Excerpt to read:
*** Begin section ***
C - Issuers or issues rated C demonstrate the weakest creditworthiness relative to other U.S. municipal or tax-exempt issuers or issues.

 

Modifiers: Moody’s appends numerical modifiers 1, 2, and 3 to each generic rating category from Aa through Caa. The modifier 1 indicates that the issuer or obligation ranks in the higher end of its generic rating category; the modifier 2 indicates a mid-range ranking; and the modifier 3 indicates a ranking in the lower end of that generic rating category.

 

Fitch Ratings Ltd. (“Fitch”) Corporate Bond Ratings:

 

The following descriptions of Fitch’s long-term corporate bond ratings have been published by Fitch, Inc. and Fitch Ratings Ltd.

 

AAA - Highest credit quality. ‘AAA’ ratings denote the lowest expectation of credit risk. They are assigned only in cases of exceptionally strong capacity for payment of financial commitments. This capacity is highly unlikely to be adversely affected by foreseeable events.

 

AA - Very high credit quality. ‘AA’ ratings denote expectations of very low credit risk. They indicate very strong capacity for payment of financial commitments. This capacity is not significantly vulnerable to foreseeable events.

 

A - High credit quality. ‘A’ ratings denote expectations of low credit risk. The capacity for payment of financial commitments is considered strong. This capacity may, nevertheless, be more vulnerable to adverse business or economic conditions than is the case for higher ratings.

 

BBB - Good credit quality. ‘BBB’ ratings indicate that expectations of credit risk are currently low. The capacity for payment of financial commitments is considered adequate, but adverse business or economic conditions are more likely to impair this capacity.

 

BB - Speculative. ‘BB’ ratings indicate an elevated vulnerability to credit risk, particularly in the event of adverse changes in business or economic conditions over time; however, business or financial alternatives may be available to allow financial commitments to be met.

 

B - Highly speculative. ‘B’ ratings indicate that material credit risk is present.

 

CCC - Substantial credit risk. ‘CCC’ ratings indicate that substantial credit risk present.

 

CC - Very high levels of credit risk. ‘CC’ ratings indicate very high levels of credit risk.
*** End section ***
Required action:
Using the credit ratings excerpt, explain in one to three sentences why Fitch's 'A' rating is described as carrying more risk than its higher ratings.

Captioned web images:
*** Begin section ***
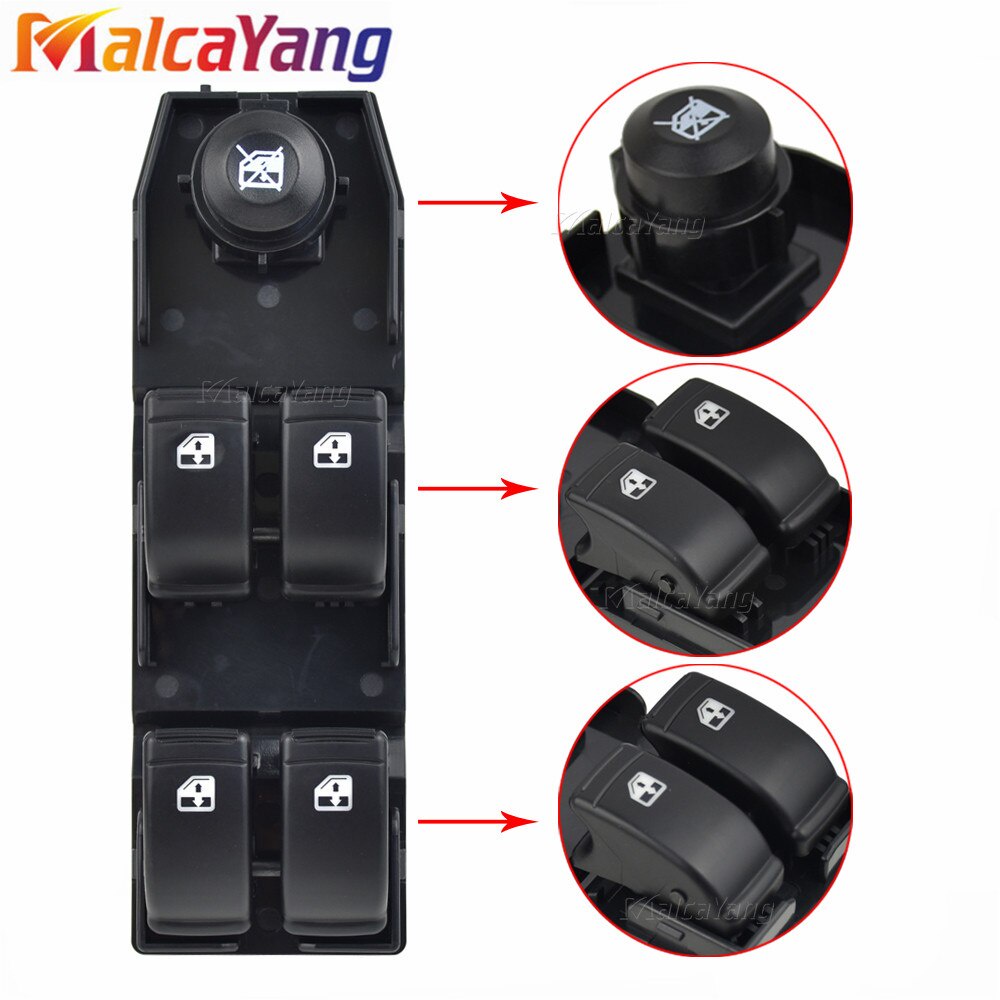 pre-order-new-high-quality-front-left-window-lifter-switch-for-chevrolet-optra-lacetti-96552814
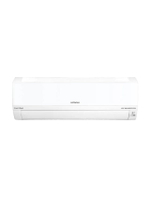 เครื่องปรับอากาศ (9150 BTU, Inverter) รุ่น RAS-PH10CLT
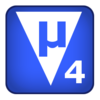 keil uvision4����v4.12 �ٷ���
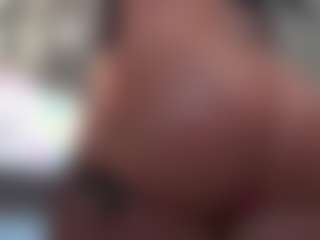 Live cam show with Kinky Kris - Hairy on LiveSexCams6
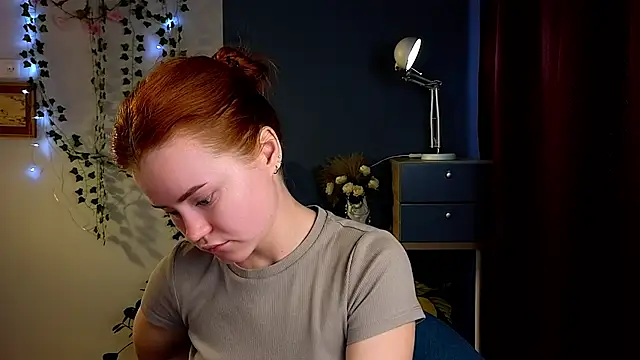 lu_muonn Live XXX chat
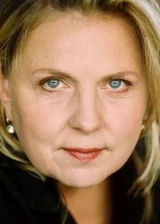 Рамона Кюнце-Либнов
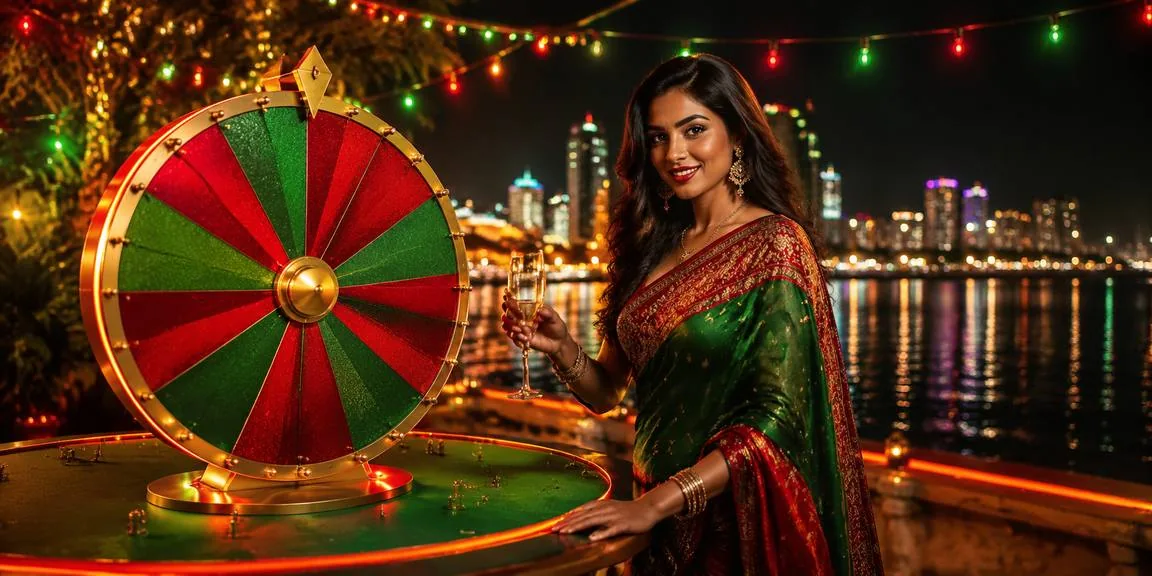 ck44 net ck44 net-এ গোল্ড রুলেট — আসল টেবিল, আসল অভিজ্ঞতা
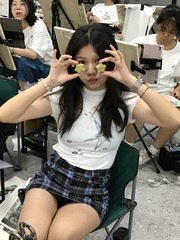 DD4E1F53-2E36-42F7-B01B-DA9C19114912/L0/001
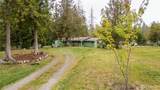 789 Marshall Road - Photo 32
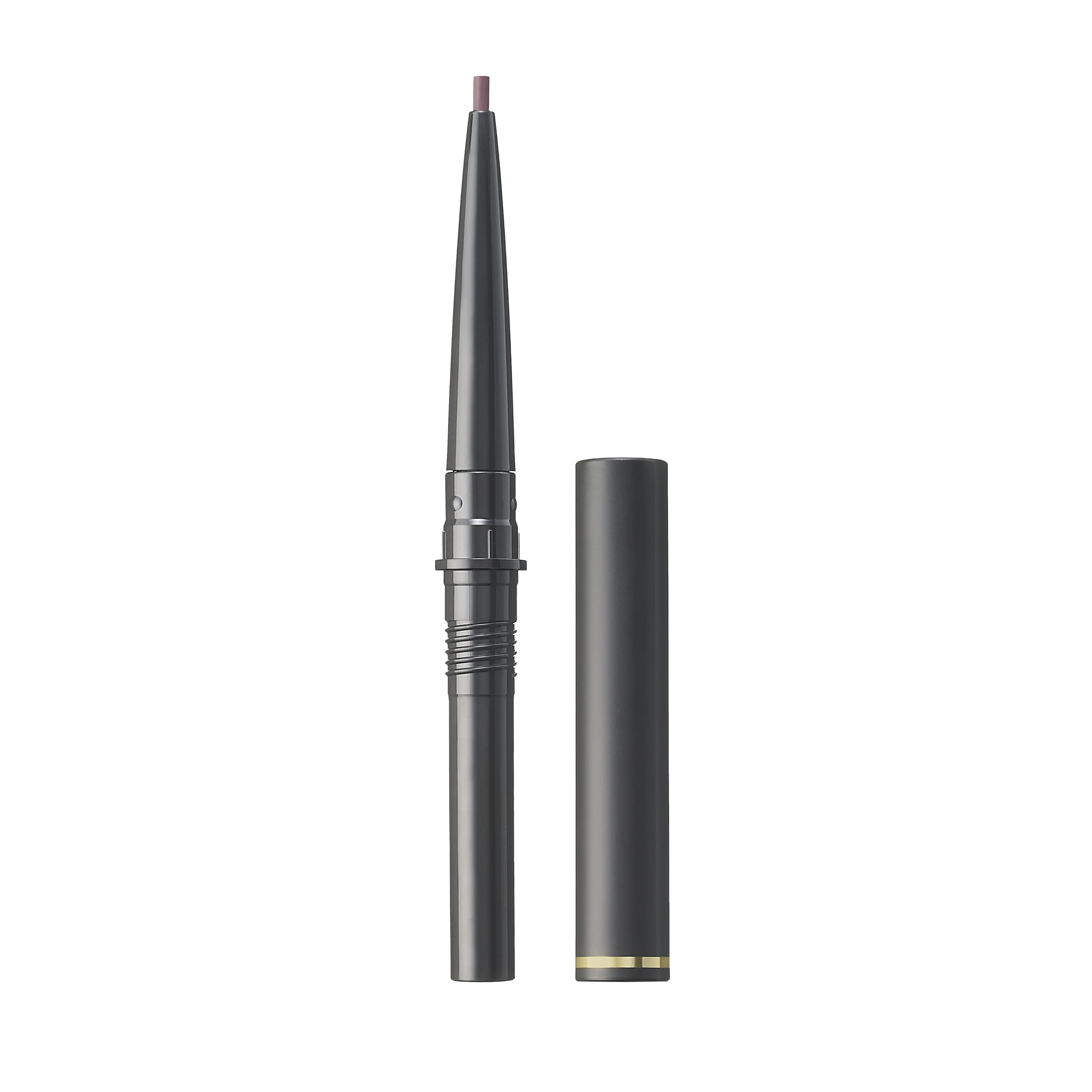 SMOOTH EYEBROW PENCIL (REFILL) - Image 7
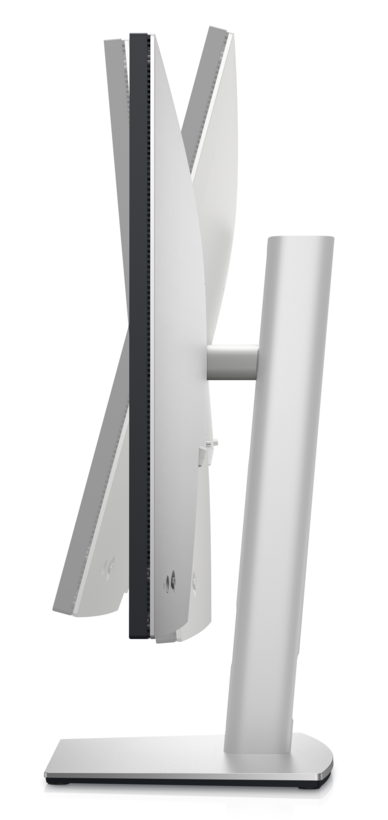 Dell UltraSharp U3223QE 4K Monitor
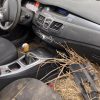 Compteur RENAULT LAGUNA 3 PHASE 1 Diesel image 2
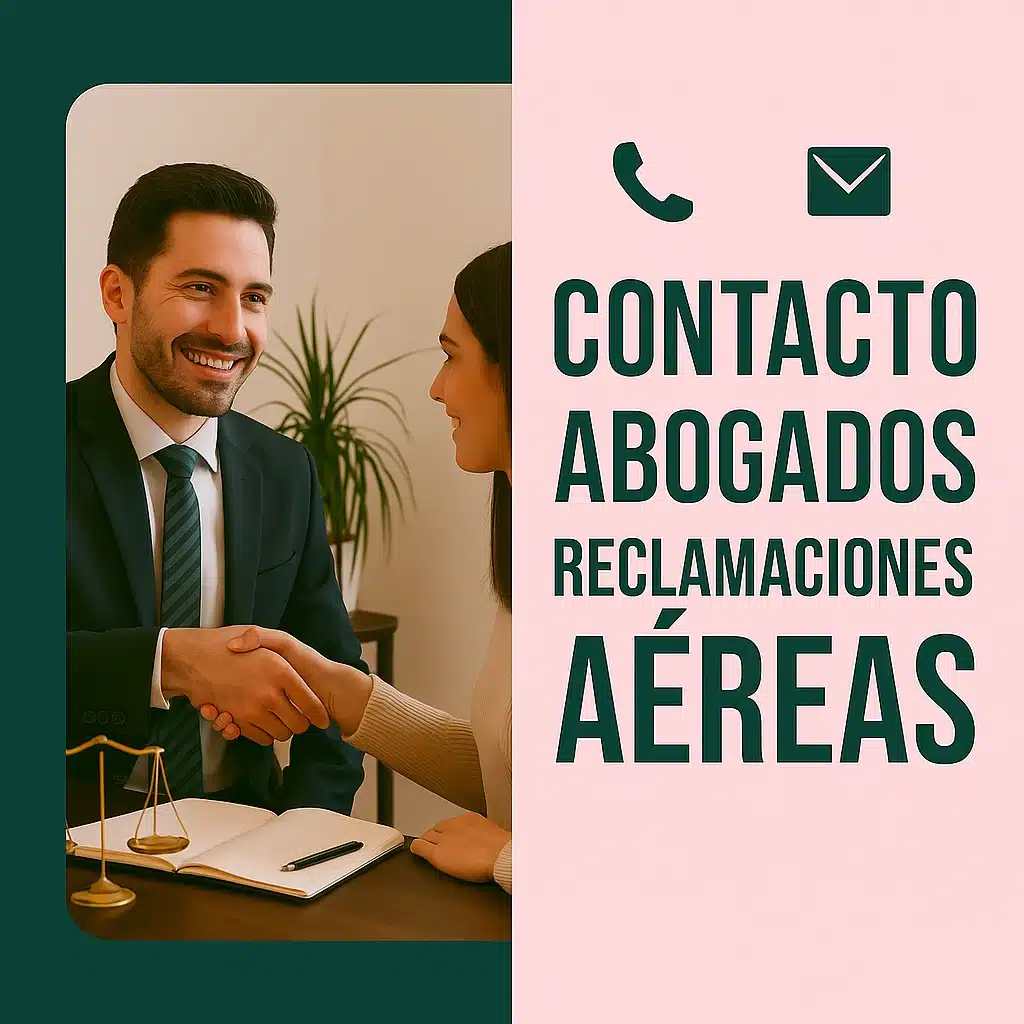 Pasajero preocupado por equipaje perdido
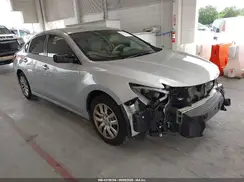 1N4AL3AP0HN311683 2017 NISSAN ALTIMA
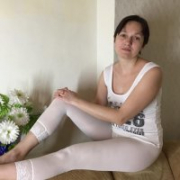 MelissaMeys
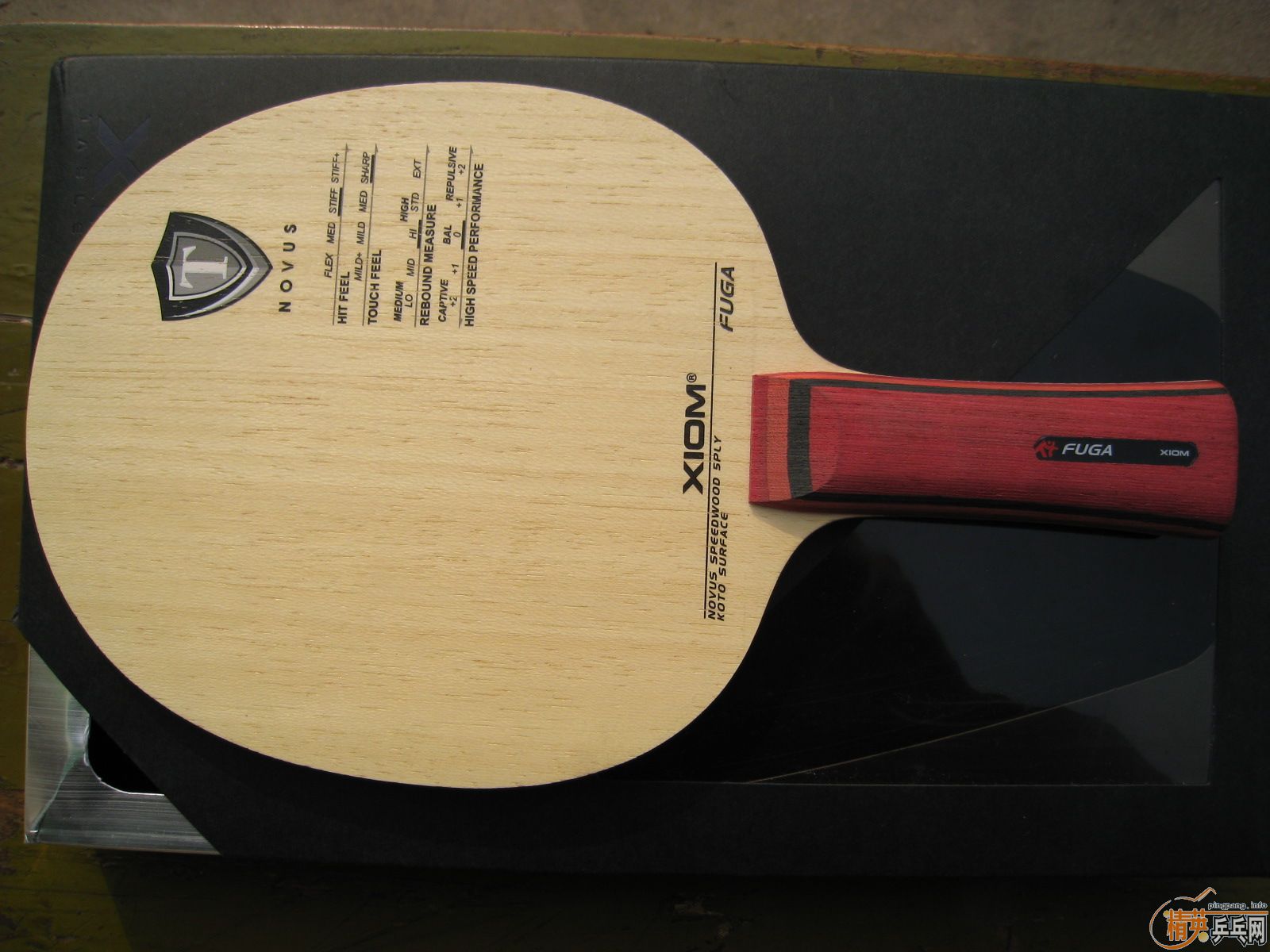 ֧����������̼148Ԫ ���͸���225Ԫ�� ��AE210Ԫ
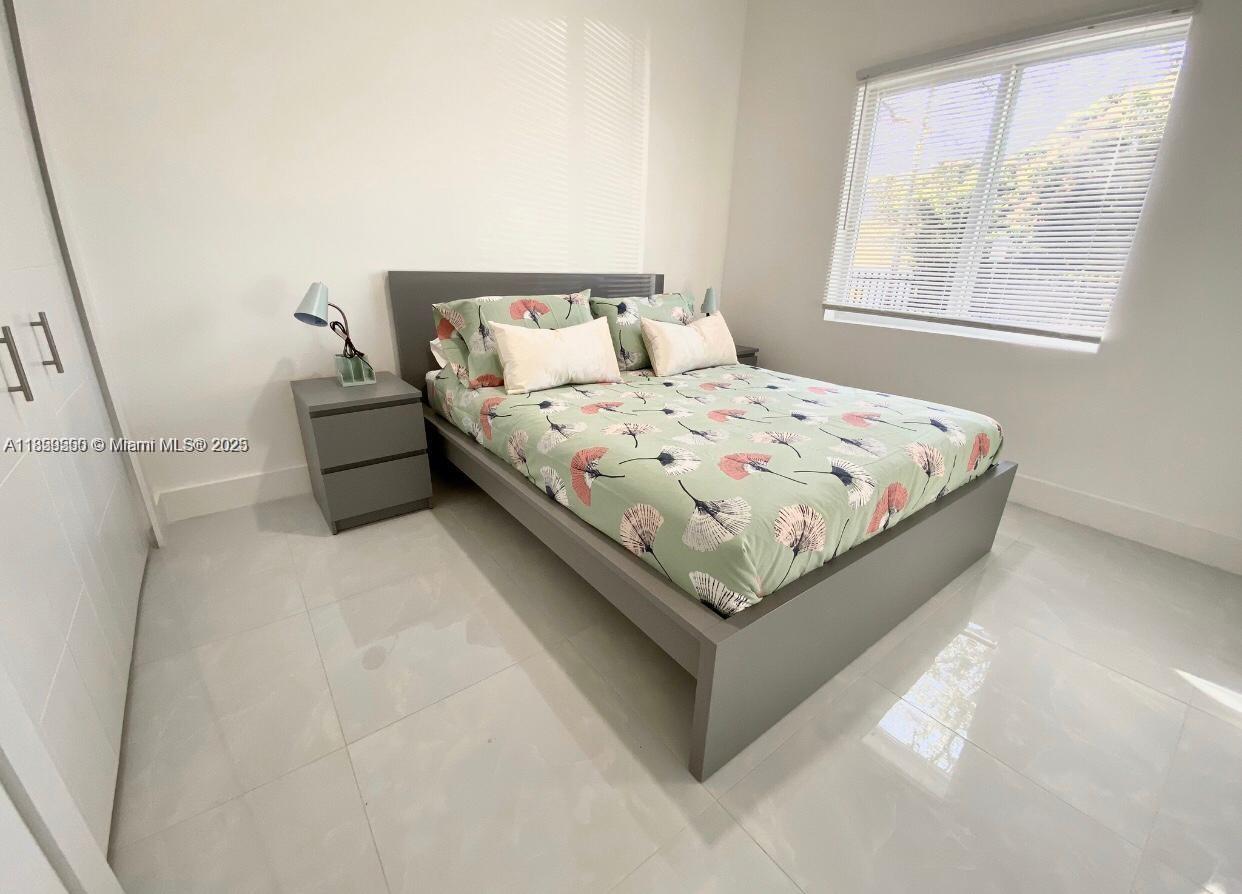 9995 NW 23rd Ave # 9995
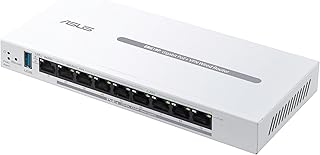 ASUS EBG19P Router — %30 İndirim | Amazon TR Fırsatı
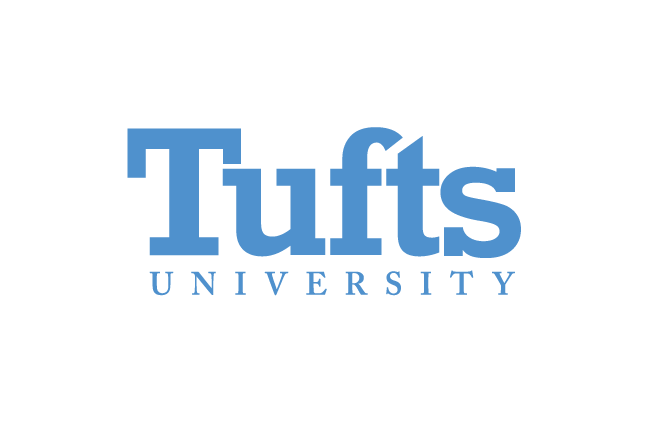 Tufts University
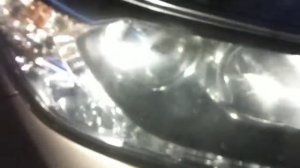 Хонда CRV,  ВЕЧНЫЙ цепной мотор! Пришло другое время!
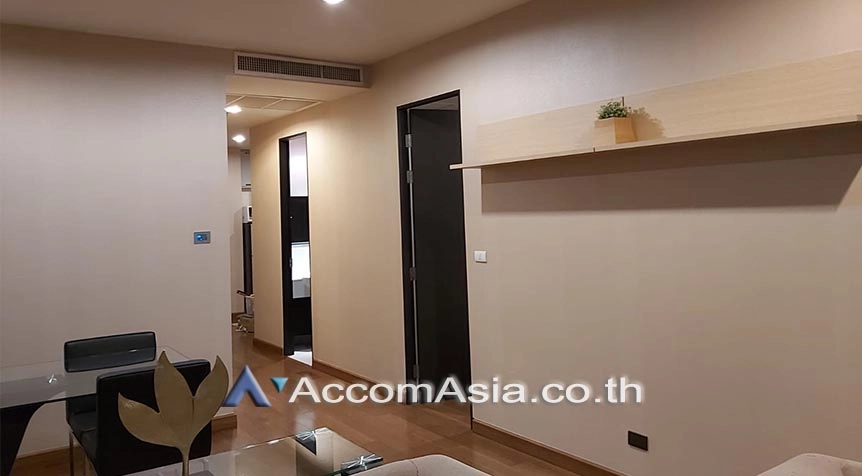 5  2 br Condominium for rent and sale in Ploenchit ,Bangkok BTS Chitlom at The Address Chidlom 1517068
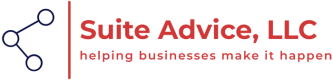 Suite Advice, LLC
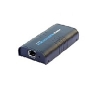 HE100N.HDMI Extender over TCP/IP ACCESSORIES CCTV SYSTEM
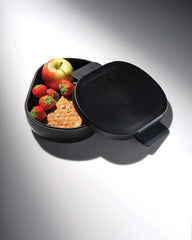 Boîte à lunch recyclée 700ml Atlas à personnaliser - 6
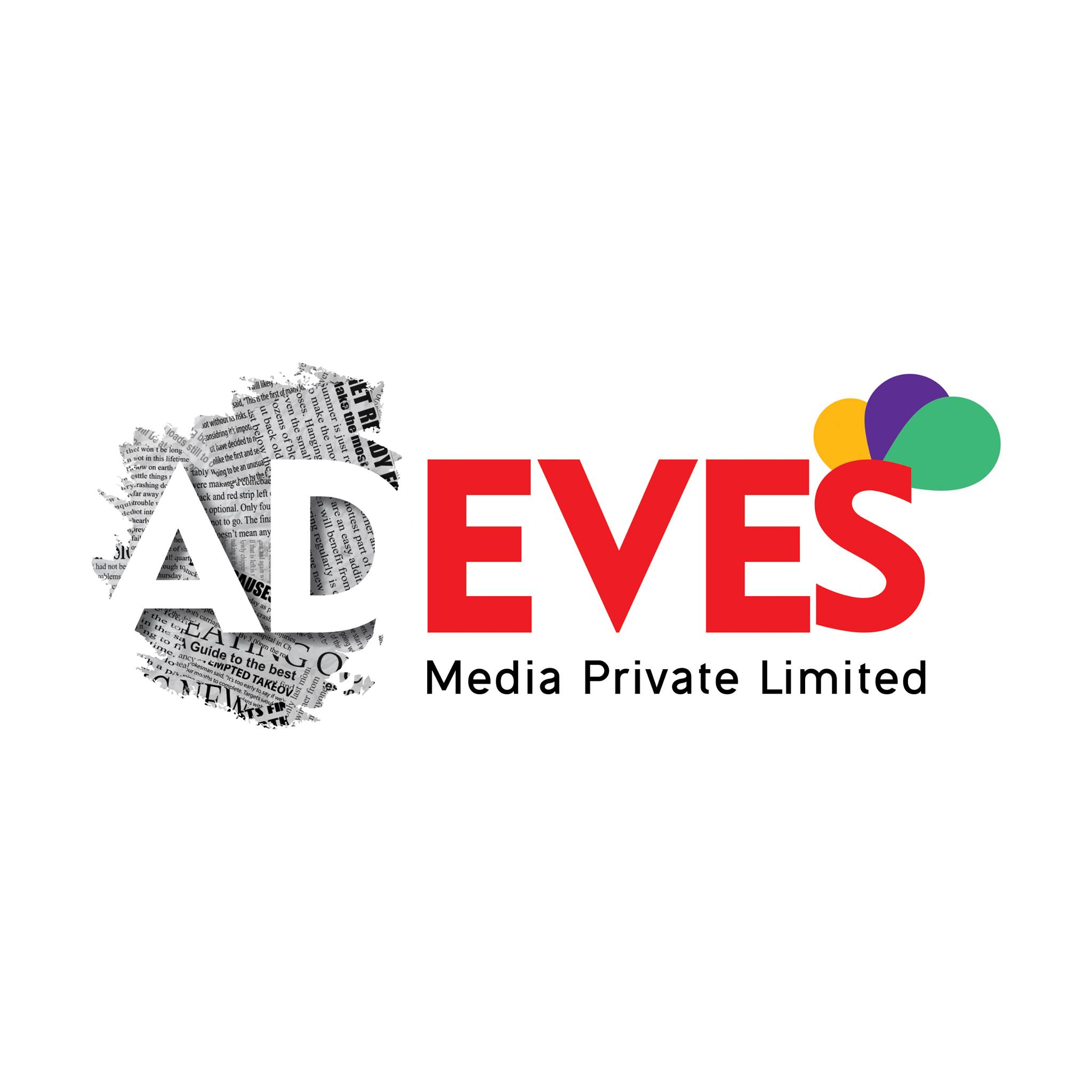 Adeves Media Image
*** End section ***
Answer to this problem:
Fitch considers the capacity of an 'A'-rated issuer to pay its financial commitments strong. That capacity may still be more vulnerable to adverse business or economic conditions than it is for higher ratings such as 'AA', which is "not significantly vulnerable to foreseeable events."